Task to complete: Decide whether each statement below agrees with the text on imaging research projects, and answer yes or no for (a), (b), and (c), quoting the text's deciding words exactly. (a) PET scans are preceded by a transmission scan that is usually very noisy. (b) Traditional regularization methods give uniform spatial resolution when the measurement statistics are nonstationary. (c) The vita is described as more current than the list of projects.

I have had students work on image formation projects in PET, SPECT, X-ray CT, MRI, microscopy, radiation therapy, and biomedical signal detection. It is not feasible for me to keep this list current. To get a sense of what my group is doing, look under the "publications" section of my web page for papers that are in review and in press, and for recent conference papers.

To see my current projects, look at my vita (cv), which will be more current.

Below are some past projects, from back in the days when I had fewer projects so I had more time to update this...

Statistical Methods for Attenuation Correction in ECT
NIH R29 CA 06711
Student: Hakan Erdogan
One of the most important physical effects in positron emission tomography (PET) is photon attenuation. To correct for the affects of attenuation, PET scans are preceded by a transmission scan, which is usually very noisy. Traditional attenuation correction methods are suboptimal since they do not fully account for the noise in the transmission measurements. We are developing methods for estimating the attenuation correction factors based on statistical models for the transmission measurements. This work has led to new algorithms for tomographic image reconstruction. We are also developing methods for joint estimation of transmission and emission data from "post-injection" transmission scans, which are contaminated by emission counts.
Spatial Resolution Properties of Penalized-Likelihood Image Reconstruction Methods
Whitaker Foundation
Student: Web Stayman
We have shown that traditional methods for regularizing ill-conditioned problems such as tomographic image reconstruction lead to shift-variant spatial resolution when the measurement statistics are nonstationary. In this project we are developing improved regularization methods that yield uniform spatial resolution even for shift-variant tomographic systems.

Material supplied:
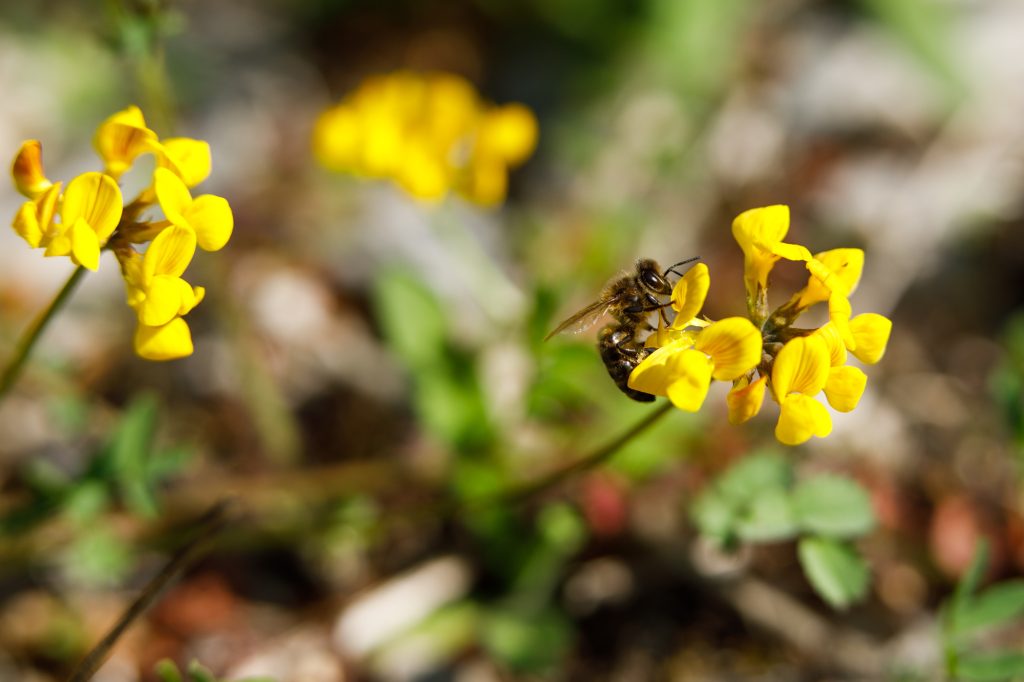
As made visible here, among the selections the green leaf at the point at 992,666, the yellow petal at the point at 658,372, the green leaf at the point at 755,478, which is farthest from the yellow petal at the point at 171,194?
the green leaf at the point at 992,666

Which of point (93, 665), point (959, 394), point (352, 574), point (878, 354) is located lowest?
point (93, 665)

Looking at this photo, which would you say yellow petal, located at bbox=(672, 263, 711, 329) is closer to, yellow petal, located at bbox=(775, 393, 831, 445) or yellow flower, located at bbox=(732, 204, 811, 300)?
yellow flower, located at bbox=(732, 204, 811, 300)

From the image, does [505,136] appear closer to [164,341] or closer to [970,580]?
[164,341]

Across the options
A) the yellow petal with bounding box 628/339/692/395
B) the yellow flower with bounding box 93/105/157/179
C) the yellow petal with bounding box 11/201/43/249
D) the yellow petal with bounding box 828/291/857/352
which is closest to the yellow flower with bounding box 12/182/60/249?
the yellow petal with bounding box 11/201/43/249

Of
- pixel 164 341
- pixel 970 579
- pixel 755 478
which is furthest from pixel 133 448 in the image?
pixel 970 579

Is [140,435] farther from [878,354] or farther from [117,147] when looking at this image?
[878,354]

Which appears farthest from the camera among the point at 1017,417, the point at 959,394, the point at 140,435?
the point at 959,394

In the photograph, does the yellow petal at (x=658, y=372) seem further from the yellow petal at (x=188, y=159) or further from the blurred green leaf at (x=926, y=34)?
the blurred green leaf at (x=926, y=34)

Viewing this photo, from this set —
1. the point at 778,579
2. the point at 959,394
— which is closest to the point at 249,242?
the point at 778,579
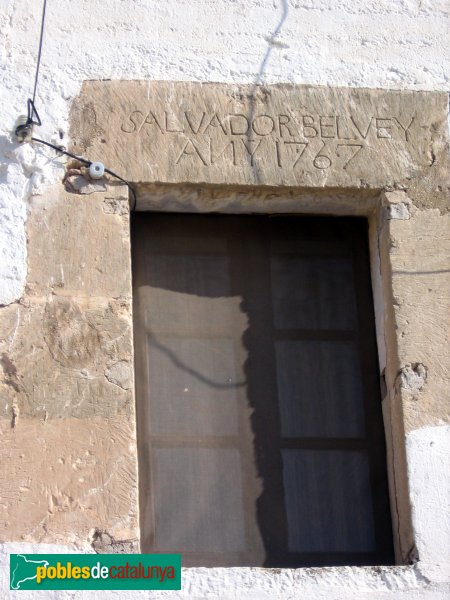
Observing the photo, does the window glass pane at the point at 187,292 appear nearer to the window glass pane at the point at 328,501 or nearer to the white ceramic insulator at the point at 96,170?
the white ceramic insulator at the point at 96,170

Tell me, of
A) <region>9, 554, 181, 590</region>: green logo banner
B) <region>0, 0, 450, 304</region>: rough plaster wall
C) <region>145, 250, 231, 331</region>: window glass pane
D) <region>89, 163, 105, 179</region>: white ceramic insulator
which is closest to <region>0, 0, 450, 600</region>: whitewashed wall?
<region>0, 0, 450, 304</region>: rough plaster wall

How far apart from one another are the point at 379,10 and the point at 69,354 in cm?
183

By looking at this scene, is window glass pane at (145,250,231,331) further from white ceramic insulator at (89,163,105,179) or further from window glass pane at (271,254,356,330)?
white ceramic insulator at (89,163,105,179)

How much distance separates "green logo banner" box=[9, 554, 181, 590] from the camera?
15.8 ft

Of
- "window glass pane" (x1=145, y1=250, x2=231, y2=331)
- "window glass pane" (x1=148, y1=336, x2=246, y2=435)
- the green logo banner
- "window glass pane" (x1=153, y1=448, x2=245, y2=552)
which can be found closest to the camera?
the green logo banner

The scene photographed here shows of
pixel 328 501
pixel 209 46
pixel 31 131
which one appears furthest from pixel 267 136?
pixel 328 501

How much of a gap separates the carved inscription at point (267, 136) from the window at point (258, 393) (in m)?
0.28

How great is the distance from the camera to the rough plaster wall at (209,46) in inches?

Completed exercise:
(a) Yes: "PET scans are preceded by a transmission scan, which is usually very noisy."
(b) No: "lead to shift-variant spatial resolution when the measurement statistics are nonstationary."
(c) Yes: "look at my vita (cv), which will be more current."